Exercise directions
Rewrite every line of the data below, switching "armco barrier" to "guardrail" wherever it occurs and keeping all other text the same. Leave the pictures out of your answer.

(Entries on spatial positioning)
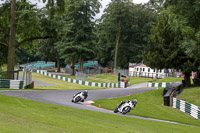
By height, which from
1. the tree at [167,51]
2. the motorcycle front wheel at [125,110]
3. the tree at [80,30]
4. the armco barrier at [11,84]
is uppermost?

Answer to the task
By height, which from
1. the tree at [167,51]
2. the motorcycle front wheel at [125,110]
3. the tree at [80,30]
4. the guardrail at [11,84]
is uppermost?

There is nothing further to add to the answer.